Crippen and Le Neve (still dressed as a boy) secured a cabin on HMS Montrose, which was bound for Montreal. Photographs of the couple were by now all over the international press. When the ship’s captain, Henry Kendall, glimpsed the older man surreptitiously squeezing the younger man’s hand, he felt it was his duty to investigate this act of possible homosexual ‘indecency’. While they were in the dining room, he slipped into their cabin, where he found a rag made from the sleeve of a woman’s under-bodice. It was being used to staunch menstrual blood.
The Montrose was one of only sixty ships in the world to have an onboard wireless set. Kendall managed to get a message to Inspector Dew: ‘Have strong suspicions that Crippen London cellar murderer and accomplice are among saloon passengers. Moustache taken off growing beard. Accomplice dressed as boy. Voice manner and build undoubtedly a girl. Both travelling as Mr and Master Robinson.’ A faster steamer, the Laurentic, sped across the Atlantic and overtook them. When the Montrose docked at its first port, Father Point in Quebec, Dew came on board disguised as a pilot. ‘Good morning, Dr Crippen,’ he said, and put him in handcuffs. Both Crippen and Le Neve were charged: he with murder and mutilation, she with murder and ‘receiving, comforting, harbouring and assisting Hawley Harvey Crippen’.
It took the jury at the Old Bailey just 27 minutes to find Crippen guilty and 20 minutes for another jury, in a separate trial, to acquit Ethel. Crippen protested his innocence until his dying day – which soon came. He was hanged in Pentonville Prison on 23 November 1910. Le Neve ended up as a housewife and mother in Croydon, where she lived until her death in 1967, spending her evenings doing crochet and suffering from occasional bouts of paranoia.
In his essay for Notable British Trials, Young refers to the extremes of good and evil, writing that ‘somewhere between these extremes, far below the highest, but far above the lowest, lies the case of Dr Crippen, who killed his wife in order to give his life to the woman he loved.’ ‘There are two sides to the story,’ he continues, ‘the physical, which is sordid, dreadful and revolting, and the spiritual, which is good and heroic.’ Rubenhold is having none of that.

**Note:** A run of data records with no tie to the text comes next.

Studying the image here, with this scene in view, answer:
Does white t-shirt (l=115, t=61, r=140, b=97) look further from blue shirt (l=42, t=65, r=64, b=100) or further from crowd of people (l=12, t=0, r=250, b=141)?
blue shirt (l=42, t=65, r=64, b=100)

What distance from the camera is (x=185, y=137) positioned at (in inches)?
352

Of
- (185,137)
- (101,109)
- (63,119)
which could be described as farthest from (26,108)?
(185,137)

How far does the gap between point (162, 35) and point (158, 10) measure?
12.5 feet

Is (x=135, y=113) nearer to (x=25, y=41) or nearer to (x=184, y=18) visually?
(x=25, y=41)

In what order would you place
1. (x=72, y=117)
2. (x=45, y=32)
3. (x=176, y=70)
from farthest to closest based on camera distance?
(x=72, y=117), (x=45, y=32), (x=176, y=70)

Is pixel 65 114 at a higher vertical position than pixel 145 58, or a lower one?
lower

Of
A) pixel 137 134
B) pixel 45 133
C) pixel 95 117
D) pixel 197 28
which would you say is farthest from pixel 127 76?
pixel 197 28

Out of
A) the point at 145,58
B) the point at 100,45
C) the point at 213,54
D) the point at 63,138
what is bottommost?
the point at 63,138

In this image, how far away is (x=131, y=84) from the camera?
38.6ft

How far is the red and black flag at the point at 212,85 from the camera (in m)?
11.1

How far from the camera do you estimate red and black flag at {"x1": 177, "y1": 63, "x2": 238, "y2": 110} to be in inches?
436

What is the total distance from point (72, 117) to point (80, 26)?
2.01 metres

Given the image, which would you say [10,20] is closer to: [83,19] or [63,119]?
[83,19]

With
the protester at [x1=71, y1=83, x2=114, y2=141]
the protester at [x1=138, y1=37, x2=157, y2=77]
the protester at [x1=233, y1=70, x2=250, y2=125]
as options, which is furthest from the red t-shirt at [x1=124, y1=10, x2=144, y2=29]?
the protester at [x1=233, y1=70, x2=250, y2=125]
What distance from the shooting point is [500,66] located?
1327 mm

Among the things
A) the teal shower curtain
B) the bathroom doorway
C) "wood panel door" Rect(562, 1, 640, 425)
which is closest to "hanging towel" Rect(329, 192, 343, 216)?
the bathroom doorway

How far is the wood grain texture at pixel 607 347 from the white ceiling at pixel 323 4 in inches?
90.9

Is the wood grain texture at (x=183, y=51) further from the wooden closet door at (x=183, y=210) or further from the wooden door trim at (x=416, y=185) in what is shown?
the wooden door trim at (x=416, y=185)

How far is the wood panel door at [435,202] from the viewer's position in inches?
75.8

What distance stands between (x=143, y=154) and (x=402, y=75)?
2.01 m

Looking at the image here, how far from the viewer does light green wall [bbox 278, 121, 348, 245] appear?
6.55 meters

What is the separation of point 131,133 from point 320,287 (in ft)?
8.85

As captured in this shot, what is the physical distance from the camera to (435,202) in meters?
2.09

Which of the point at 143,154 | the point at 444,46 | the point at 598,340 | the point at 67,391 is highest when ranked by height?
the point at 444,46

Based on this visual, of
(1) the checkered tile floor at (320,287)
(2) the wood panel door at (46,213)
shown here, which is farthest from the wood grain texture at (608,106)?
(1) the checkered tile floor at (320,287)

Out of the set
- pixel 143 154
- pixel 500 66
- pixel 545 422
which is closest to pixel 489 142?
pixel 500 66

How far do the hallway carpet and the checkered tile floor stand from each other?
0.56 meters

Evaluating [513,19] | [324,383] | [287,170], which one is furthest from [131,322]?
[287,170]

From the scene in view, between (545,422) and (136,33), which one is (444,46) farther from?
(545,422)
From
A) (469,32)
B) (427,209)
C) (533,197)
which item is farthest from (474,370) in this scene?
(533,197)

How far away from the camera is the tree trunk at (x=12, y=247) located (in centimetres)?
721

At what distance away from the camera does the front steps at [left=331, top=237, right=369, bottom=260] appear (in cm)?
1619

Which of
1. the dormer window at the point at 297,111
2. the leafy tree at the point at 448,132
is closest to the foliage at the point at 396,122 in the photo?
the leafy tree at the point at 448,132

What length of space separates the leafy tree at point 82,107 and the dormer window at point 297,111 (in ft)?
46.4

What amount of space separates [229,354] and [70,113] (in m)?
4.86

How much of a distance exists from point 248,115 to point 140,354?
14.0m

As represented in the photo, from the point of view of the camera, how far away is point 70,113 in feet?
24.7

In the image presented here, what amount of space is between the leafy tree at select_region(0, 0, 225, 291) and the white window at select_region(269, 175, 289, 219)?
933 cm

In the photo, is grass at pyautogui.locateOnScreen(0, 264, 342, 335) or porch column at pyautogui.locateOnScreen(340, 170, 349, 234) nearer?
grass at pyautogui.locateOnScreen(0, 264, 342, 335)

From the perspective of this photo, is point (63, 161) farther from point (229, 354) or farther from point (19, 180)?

On the eve of his hanging, Crippen wrote a sentimental final message to Le Neve, declaring his eternal love and gratitude. ‘And with that, the swindling, duping, lying Crippen, a confidence trickster to the very end of his life, makes the now damp-eyed reader forget in an instant that he is a murderer, condemned to death for ruthlessly killing his spouse.’
Rubenhold feels bound to mention the awkward detail that in 2008, during the production of an American TV programme called Secrets of the Dead, a sample of Belle’s skin was sent to a lab at Michigan State University to be tested. The mitochondrial DNA reading did not match that of Belle’s living relatives. What’s more, a new test for determining sex was carried out, revealing that the remains in the cellar were in fact male. In which case, the whole story implodes. But Professor Turi King, a member of the team who identified the remains of Richard III in 2012, is unconvinced by those Michigan findings, and does not believe that a case for Crippen’s innocence has been made.